A bit of Garmin reminiscing
My first GPS was a handheld brick Garmin 76S in about 2001. I've also got a GPSMap 60CSX (2004?) which is just the best. Unbreakable and resilient. Has suffered much abuse. I still use it with OSM maps on an SD card.
I've also got an Oregon (2013-ish) which I used on my bike as it was roughly the right size - a bit bigger than the Edges - still not cycling specific but pretty good and has bluetooth so some degree of synchronisation with the phone worked. But still mainly a wired device. It has OS maps too, which I really like. It was a fairly big lump on the handlebars, but a fantastically capable device. It doesn't have turn-by-turn, it was follow-the-track navigation.

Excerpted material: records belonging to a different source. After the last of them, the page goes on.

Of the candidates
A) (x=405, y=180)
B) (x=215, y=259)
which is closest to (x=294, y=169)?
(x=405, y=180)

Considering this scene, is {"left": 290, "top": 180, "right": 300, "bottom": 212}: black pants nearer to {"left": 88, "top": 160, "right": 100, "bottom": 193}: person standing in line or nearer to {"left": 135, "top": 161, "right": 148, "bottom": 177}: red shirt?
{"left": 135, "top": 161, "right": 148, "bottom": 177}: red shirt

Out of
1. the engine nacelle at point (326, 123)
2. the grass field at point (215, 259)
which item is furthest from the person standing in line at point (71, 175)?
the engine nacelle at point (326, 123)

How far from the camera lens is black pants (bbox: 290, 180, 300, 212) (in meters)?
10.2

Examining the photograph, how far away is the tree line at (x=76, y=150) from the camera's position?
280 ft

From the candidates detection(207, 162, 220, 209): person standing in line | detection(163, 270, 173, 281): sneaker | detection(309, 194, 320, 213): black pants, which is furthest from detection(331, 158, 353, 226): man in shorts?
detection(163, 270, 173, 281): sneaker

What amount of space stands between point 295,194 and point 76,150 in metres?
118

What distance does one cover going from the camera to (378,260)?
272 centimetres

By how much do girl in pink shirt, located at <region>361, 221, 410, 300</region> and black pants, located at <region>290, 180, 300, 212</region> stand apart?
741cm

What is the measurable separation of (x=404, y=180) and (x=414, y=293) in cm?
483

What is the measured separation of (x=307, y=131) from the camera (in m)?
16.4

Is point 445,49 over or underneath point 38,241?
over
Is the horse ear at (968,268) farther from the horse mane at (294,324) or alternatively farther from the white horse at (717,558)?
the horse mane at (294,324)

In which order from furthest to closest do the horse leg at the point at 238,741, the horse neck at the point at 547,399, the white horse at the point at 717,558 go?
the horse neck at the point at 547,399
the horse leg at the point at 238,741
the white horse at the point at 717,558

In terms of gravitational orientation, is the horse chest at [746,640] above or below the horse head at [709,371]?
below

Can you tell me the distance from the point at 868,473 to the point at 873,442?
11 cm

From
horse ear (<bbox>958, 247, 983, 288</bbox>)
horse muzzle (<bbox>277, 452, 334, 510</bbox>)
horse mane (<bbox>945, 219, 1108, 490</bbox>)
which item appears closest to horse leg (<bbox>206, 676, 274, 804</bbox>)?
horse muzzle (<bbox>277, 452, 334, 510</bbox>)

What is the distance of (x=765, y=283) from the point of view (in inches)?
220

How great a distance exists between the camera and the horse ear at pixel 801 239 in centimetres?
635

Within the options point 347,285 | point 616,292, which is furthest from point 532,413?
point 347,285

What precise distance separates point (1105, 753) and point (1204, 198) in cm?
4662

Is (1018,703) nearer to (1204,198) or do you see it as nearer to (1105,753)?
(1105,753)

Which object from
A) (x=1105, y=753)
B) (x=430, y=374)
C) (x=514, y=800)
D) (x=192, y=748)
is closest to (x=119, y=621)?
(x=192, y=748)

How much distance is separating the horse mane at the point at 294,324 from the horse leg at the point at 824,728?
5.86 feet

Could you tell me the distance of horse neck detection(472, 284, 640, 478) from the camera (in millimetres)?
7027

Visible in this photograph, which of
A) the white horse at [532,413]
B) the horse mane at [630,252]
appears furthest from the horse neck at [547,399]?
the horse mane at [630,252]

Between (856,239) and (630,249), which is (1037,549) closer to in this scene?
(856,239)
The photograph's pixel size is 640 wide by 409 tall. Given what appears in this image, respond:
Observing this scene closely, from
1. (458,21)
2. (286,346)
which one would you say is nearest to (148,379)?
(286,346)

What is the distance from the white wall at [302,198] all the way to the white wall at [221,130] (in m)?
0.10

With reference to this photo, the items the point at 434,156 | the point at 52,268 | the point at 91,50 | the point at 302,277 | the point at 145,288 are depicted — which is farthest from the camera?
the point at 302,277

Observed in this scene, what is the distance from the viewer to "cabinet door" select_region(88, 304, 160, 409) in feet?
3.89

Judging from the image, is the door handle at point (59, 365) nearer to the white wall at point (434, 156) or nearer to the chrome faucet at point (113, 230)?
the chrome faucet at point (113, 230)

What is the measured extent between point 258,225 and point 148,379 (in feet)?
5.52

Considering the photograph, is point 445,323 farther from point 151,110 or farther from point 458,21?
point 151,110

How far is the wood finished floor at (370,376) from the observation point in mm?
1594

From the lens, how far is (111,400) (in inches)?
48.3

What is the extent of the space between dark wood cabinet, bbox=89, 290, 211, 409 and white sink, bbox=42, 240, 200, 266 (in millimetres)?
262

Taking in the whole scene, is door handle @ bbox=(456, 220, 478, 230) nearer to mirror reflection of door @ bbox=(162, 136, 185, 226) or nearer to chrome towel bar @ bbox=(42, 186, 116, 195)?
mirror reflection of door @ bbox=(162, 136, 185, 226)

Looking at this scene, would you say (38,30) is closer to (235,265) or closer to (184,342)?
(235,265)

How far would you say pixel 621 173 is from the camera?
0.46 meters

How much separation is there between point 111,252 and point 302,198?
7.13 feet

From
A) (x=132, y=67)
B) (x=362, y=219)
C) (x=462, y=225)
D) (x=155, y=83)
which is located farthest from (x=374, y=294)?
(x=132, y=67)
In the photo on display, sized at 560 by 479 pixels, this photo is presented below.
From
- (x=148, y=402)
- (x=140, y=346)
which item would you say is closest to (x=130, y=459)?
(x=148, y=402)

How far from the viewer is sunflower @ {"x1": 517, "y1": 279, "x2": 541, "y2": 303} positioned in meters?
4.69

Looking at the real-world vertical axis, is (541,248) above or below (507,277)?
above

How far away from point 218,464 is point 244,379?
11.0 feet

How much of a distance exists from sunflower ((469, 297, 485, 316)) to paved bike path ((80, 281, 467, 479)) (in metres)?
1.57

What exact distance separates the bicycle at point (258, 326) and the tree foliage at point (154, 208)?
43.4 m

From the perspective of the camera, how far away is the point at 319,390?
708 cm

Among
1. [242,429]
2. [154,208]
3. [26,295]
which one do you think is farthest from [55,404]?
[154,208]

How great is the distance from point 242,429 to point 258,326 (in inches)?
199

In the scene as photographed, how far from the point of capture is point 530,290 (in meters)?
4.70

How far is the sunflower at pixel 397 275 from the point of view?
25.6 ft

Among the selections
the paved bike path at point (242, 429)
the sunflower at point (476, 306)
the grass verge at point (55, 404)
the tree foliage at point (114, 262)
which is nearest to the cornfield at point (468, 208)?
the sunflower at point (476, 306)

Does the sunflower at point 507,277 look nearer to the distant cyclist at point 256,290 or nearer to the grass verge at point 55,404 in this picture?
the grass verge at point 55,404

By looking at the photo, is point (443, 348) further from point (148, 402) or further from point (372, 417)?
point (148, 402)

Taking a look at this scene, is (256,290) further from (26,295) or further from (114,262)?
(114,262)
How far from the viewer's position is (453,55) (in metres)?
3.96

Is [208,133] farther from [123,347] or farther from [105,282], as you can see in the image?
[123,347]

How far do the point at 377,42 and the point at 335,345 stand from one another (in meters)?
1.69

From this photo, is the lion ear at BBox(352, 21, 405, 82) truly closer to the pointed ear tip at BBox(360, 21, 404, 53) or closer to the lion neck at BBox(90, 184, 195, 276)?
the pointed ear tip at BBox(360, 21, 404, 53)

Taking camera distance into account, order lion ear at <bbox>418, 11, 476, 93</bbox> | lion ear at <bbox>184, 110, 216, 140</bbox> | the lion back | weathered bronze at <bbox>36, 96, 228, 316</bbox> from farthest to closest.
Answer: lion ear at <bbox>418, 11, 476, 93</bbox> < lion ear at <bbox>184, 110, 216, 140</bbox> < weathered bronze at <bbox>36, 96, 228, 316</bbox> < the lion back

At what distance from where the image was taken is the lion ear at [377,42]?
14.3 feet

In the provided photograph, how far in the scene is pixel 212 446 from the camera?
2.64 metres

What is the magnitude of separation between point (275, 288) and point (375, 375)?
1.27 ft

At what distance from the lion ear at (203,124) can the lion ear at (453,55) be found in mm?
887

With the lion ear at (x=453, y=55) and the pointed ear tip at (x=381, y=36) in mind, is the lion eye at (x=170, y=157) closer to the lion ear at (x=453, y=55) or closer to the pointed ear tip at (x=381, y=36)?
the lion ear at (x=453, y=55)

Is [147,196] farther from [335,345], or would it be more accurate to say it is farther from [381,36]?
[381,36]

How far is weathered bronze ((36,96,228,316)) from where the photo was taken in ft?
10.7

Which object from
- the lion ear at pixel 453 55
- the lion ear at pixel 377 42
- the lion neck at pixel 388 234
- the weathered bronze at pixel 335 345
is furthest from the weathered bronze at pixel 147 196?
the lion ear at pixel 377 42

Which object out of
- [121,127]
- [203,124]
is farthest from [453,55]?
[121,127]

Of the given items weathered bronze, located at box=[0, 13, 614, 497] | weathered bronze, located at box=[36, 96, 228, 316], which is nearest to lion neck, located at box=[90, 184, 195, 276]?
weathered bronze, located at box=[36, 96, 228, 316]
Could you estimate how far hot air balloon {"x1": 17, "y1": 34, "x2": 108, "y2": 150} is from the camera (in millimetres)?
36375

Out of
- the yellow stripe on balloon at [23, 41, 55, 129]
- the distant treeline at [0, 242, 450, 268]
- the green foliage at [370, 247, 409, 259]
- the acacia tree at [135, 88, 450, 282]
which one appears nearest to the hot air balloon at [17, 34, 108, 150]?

In about 2015 (out of warranty) I knackered the screen on the Oregon and Garmin replaced it with a refurbed device for a real bargain amount. Sadly they don't do this any more and charge quite a bit for replacements. The new one even had a camera built in, but I've never used that.
I got my first Garmin Edge device in about 2013?. I forget what it was, I got it second hand. It was garbage compared to the handhelds. It felt like a cheap toy, the menus were sluggish, the graphics really chunky, it kept freezing up. It didn't have a fat lot in the way of features. Battery life was poor. They had squeezed too much complexity into too little processing/memory. I never used it much as the Oregon was worlds better. I think I gave it away.
Then I got an Edge Touring Plus in 2015-ish. This was the first recognisably decent Edge that I'd had, it had turn by turn routing that worked properly, but it was still underpowered compared to the bigger handheld Oregon. It was ... quirky. It would do things like have a nervous breakdown if I loaded routes that were too long. The battery life wasn't stellar. It couldn't charge and record at the same time. But despite these shortcomings it was a nice device, but needed sympathetic handling. I think also it was cable-only.
Next was an Edge 530 that I got around 2000-ish. The first Edge device that was really good, with no real flaws, didn't hang up, has turn-by-turn, reasonable battery life, bluetooth sync and all that. Finally they had got it right. I think it took that long for the hardware to be properly capable of what the software wanted.
Now I use an Edge 1040 (2023). That has more battery life than I need and a zillion features. I didn't need it over the 530 but I just felt it was time to buy another gadget.
So what's my point? In less than 10 years Garmin Edge devices went from tamagotchi-like rubbish toy to really capable cycling computers with more features than most people could ever want.
By the way, I'm not bigging up Garmin in comparison with others here, I'm sure that Wahoo, Bryton, Cateye etc are all equally capable. Competition means that consumer devices are all much of a muchness.